# [Instruction]
Give the data below as a JSON list of strings, one string per line and with blank lines omitted, starting at the first line and ending at the line that contains "Answer in <instances>...</instances>.", both ends included.

[Records from a collection]

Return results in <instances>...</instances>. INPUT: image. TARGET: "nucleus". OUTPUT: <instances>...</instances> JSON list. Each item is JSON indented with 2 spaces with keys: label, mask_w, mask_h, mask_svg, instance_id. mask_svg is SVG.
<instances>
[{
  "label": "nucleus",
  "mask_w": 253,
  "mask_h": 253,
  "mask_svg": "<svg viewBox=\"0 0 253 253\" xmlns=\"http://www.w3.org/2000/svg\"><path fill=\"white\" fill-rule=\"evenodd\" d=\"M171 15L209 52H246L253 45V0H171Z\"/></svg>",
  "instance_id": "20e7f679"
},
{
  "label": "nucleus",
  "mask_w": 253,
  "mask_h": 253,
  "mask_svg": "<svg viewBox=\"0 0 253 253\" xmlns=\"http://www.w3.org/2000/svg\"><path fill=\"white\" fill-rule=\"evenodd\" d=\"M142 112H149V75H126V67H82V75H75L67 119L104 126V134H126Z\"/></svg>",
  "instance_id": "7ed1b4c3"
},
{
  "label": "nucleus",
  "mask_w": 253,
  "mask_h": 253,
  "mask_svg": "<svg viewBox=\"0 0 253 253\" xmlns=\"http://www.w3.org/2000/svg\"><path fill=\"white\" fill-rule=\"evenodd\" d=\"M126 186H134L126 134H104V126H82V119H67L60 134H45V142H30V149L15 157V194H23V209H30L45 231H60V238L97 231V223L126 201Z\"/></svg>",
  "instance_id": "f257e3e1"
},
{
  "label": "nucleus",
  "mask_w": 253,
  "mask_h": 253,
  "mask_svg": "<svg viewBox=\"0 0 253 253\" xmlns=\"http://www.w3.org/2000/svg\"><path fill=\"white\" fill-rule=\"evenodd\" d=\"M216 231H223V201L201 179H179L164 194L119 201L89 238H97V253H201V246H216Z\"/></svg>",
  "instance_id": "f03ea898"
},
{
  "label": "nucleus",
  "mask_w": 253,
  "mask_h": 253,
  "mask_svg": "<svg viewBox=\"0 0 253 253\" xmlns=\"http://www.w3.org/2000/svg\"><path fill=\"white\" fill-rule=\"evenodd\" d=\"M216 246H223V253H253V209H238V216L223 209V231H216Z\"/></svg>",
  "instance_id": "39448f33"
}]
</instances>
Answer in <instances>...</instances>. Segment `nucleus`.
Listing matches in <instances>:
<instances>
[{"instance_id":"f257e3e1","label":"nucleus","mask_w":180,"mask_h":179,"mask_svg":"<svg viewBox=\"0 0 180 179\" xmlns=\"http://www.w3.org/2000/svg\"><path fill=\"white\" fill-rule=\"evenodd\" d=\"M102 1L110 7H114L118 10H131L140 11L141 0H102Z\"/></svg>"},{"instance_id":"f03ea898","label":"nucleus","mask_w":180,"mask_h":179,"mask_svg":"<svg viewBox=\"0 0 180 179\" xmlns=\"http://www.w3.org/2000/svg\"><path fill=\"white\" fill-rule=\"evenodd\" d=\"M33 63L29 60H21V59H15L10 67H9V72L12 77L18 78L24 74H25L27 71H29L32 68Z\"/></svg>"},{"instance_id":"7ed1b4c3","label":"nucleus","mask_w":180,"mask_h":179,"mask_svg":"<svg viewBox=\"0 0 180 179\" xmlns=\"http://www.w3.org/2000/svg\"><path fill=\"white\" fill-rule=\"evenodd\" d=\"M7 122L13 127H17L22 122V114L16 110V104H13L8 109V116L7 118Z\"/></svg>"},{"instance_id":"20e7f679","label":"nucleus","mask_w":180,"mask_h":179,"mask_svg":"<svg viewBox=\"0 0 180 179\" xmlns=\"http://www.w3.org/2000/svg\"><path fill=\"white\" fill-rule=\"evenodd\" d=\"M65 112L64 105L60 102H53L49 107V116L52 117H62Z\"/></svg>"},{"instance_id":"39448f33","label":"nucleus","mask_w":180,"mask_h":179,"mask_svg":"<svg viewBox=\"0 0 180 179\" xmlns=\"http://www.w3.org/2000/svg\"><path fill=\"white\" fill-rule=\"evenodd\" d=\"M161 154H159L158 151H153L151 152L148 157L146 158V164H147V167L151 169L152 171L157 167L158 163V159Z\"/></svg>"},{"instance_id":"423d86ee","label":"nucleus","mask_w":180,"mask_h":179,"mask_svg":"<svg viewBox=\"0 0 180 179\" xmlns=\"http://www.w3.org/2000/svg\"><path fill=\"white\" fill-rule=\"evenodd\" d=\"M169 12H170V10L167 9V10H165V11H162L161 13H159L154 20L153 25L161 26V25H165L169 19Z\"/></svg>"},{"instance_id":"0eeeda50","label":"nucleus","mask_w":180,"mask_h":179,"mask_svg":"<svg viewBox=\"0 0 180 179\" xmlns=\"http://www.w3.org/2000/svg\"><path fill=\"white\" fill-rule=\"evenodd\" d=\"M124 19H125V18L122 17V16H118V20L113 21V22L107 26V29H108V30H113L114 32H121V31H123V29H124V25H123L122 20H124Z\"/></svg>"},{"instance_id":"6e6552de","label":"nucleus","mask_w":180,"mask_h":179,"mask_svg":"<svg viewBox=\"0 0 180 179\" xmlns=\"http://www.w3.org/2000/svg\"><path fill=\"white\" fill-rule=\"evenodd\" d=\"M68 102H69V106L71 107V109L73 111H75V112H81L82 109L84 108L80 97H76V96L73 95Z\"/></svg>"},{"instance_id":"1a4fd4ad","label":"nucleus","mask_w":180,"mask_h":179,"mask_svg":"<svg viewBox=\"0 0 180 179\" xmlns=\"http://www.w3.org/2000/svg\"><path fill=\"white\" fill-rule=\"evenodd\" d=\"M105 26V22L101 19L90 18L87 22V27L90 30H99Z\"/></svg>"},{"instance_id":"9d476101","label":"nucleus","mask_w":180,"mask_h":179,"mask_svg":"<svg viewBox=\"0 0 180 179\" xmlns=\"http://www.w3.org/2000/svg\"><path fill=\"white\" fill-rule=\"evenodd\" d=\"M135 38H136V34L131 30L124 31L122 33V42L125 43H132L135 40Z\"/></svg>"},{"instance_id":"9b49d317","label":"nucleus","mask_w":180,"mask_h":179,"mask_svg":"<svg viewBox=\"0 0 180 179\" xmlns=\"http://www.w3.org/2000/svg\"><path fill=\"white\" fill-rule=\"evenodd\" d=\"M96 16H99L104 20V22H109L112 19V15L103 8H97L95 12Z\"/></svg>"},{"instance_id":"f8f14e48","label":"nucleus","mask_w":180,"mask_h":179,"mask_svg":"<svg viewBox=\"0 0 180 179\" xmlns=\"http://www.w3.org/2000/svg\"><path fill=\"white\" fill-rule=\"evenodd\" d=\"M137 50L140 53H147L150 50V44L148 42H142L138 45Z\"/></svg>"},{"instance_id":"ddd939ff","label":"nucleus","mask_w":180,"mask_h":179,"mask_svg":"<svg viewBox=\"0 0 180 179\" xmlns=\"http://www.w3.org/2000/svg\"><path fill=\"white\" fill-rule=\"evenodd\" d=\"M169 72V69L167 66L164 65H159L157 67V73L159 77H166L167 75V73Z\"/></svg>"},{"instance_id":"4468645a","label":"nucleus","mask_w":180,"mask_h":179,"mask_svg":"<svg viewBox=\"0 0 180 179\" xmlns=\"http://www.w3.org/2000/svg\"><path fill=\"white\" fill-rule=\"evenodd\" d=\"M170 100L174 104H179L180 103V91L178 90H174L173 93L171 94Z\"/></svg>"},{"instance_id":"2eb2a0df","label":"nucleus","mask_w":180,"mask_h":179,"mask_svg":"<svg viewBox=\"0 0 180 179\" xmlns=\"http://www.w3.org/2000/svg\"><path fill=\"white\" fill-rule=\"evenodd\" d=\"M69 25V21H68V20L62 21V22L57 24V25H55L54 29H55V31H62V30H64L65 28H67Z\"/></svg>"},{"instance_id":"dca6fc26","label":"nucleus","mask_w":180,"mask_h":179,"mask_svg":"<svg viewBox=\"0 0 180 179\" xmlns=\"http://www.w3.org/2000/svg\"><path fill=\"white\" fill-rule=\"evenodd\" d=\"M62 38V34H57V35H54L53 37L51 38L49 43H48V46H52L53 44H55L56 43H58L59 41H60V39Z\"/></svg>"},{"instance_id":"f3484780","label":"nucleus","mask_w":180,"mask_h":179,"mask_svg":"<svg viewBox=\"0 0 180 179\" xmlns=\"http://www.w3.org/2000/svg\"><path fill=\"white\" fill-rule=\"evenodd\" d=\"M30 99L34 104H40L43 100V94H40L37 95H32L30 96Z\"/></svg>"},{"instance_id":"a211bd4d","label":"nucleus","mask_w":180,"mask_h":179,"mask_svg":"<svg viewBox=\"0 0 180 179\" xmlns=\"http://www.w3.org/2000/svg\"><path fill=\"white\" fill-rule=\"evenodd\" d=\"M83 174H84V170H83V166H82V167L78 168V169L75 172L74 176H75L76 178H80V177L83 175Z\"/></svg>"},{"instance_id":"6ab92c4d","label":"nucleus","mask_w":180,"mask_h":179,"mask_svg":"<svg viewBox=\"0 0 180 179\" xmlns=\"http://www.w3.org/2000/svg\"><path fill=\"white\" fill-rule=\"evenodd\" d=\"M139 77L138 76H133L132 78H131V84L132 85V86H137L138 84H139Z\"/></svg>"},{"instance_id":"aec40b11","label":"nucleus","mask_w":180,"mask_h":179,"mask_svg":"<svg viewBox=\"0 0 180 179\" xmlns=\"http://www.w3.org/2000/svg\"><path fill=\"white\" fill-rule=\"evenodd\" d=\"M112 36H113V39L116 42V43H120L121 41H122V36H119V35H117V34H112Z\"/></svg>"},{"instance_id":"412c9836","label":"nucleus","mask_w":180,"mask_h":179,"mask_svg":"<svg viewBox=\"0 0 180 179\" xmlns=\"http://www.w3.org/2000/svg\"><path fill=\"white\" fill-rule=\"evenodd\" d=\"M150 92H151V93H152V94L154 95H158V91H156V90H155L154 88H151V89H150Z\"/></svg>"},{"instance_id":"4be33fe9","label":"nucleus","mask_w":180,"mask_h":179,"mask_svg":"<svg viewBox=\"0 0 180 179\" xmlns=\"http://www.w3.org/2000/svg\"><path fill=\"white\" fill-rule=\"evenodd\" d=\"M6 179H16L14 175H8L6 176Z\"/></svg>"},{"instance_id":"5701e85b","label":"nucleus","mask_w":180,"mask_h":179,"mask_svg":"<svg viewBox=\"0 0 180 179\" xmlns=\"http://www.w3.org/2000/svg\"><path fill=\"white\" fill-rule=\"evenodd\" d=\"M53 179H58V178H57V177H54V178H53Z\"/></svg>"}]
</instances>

# [Answer to this problem]
[
  "Return results in <instances>...</instances>. INPUT: image. TARGET: \"nucleus\". OUTPUT: <instances>...</instances> JSON list. Each item is JSON indented with 2 spaces with keys: label, mask_w, mask_h, mask_svg, instance_id. mask_svg is SVG.",
  "<instances>",
  "[{",
  "  \"label\": \"nucleus\",",
  "  \"mask_w\": 253,",
  "  \"mask_h\": 253,",
  "  \"mask_svg\": \"<svg viewBox=\\\"0 0 253 253\\\" xmlns=\\\"http://www.w3.org/2000/svg\\\"><path fill=\\\"white\\\" fill-rule=\\\"evenodd\\\" d=\\\"M171 15L209 52H246L253 45V0H171Z\\\"/></svg>\",",
  "  \"instance_id\": \"20e7f679\"",
  "},",
  "{",
  "  \"label\": \"nucleus\",",
  "  \"mask_w\": 253,",
  "  \"mask_h\": 253,",
  "  \"mask_svg\": \"<svg viewBox=\\\"0 0 253 253\\\" xmlns=\\\"http://www.w3.org/2000/svg\\\"><path fill=\\\"white\\\" fill-rule=\\\"evenodd\\\" d=\\\"M142 112H149V75H126V67H82V75H75L67 119L104 126V134H126Z\\\"/></svg>\",",
  "  \"instance_id\": \"7ed1b4c3\"",
  "},",
  "{",
  "  \"label\": \"nucleus\",",
  "  \"mask_w\": 253,",
  "  \"mask_h\": 253,",
  "  \"mask_svg\": \"<svg viewBox=\\\"0 0 253 253\\\" xmlns=\\\"http://www.w3.org/2000/svg\\\"><path fill=\\\"white\\\" fill-rule=\\\"evenodd\\\" d=\\\"M126 186H134L126 134H104V126H82V119H67L60 134H45V142H30V149L15 157V194H23V209H30L45 231H60V238L97 231V223L126 201Z\\\"/></svg>\",",
  "  \"instance_id\": \"f257e3e1\"",
  "},",
  "{",
  "  \"label\": \"nucleus\",",
  "  \"mask_w\": 253,",
  "  \"mask_h\": 253,",
  "  \"mask_svg\": \"<svg viewBox=\\\"0 0 253 253\\\" xmlns=\\\"http://www.w3.org/2000/svg\\\"><path fill=\\\"white\\\" fill-rule=\\\"evenodd\\\" d=\\\"M216 231H223V201L201 179H179L164 194L119 201L89 238H97V253H201V246H216Z\\\"/></svg>\",",
  "  \"instance_id\": \"f03ea898\"",
  "},",
  "{",
  "  \"label\": \"nucleus\",",
  "  \"mask_w\": 253,",
  "  \"mask_h\": 253,",
  "  \"mask_svg\": \"<svg viewBox=\\\"0 0 253 253\\\" xmlns=\\\"http://www.w3.org/2000/svg\\\"><path fill=\\\"white\\\" fill-rule=\\\"evenodd\\\" d=\\\"M216 246H223V253H253V209H238V216L223 209V231H216Z\\\"/></svg>\",",
  "  \"instance_id\": \"39448f33\"",
  "}]",
  "</instances>",
  "Answer in <instances>...</instances>. Segment `nucleus`."
]